TEXTE SOURCE
^^^^^^^^

Combien êtes-vous chez Pampa ?

Nous sommes entre 15 et 20 collaborateurs fixes. Et jusqu’à 40 lors des pics d’activité, comme la Fête des Mères par exemple, où nous faisons appel à des freelances et personnes extérieures.

Photo de noelie balez

Comment avez-vous annoncé la grossesse à vos collaborateurs ?

 

J’ai appris que j’étais enceinte fin août 2018 ; je suis rentrée en septembre et je l’ai tout de suite annoncé à mon associée, qui a très bien pris la nouvelle. Nous avons une équipe bienveillante encore à taille humaine où il est encore possible de parler famille. Je me suis demandée si je faisais une simple annonce, mais cela pouvait être un peu froid. Ce moment étant important pour moi et pour Pampa, je voulais garder la proximité avec mes collaborateurs. Ils sont impliqués dans cette première naissance dans l’entreprise, donc je ne pouvais pas leur lâcher comme ça « je suis enceinte ». Cela peut inquiéter, on peut se dire que l’entreprise n’est plus ma priorité, que je lâche le navire…

J’ai donc décidé de profiter de moments d’ouvertures avec chaque personne de l’équipe pour leur confier ce petit secret, à seulement un mois et demi / deux mois de grossesse. C’est à cette période qu’on a envie de crier à la rame de métro : « Je suis enceinte, laissez-moi m’assoir sinon je vais tomber dans les pommes ! ».

^^^^^^^^

OBJECTIF
Répondez aux questions suivantes à partir du texte sur Pampa.
(a) Combien de collaborateurs fixes l'entreprise compte-t-elle ?
(b) À quel moment la personne interrogée a-t-elle appris sa grossesse ?
(c) À qui a-t-elle annoncé la nouvelle dès son retour en septembre ?

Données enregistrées

^^^^^^^^

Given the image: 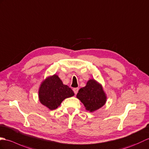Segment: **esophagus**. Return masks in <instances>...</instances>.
Returning a JSON list of instances; mask_svg holds the SVG:
<instances>
[{"label":"esophagus","instance_id":"esophagus-1","mask_svg":"<svg viewBox=\"0 0 149 149\" xmlns=\"http://www.w3.org/2000/svg\"><path fill=\"white\" fill-rule=\"evenodd\" d=\"M73 91L74 92V94H77L78 93V88H73Z\"/></svg>","mask_w":149,"mask_h":149}]
</instances>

^^^^^^^^

RÉSULTAT ATTENDU
(a) Entre 15 et 20 collaborateurs fixes.
(b) Fin août 2018.
(c) À son associée.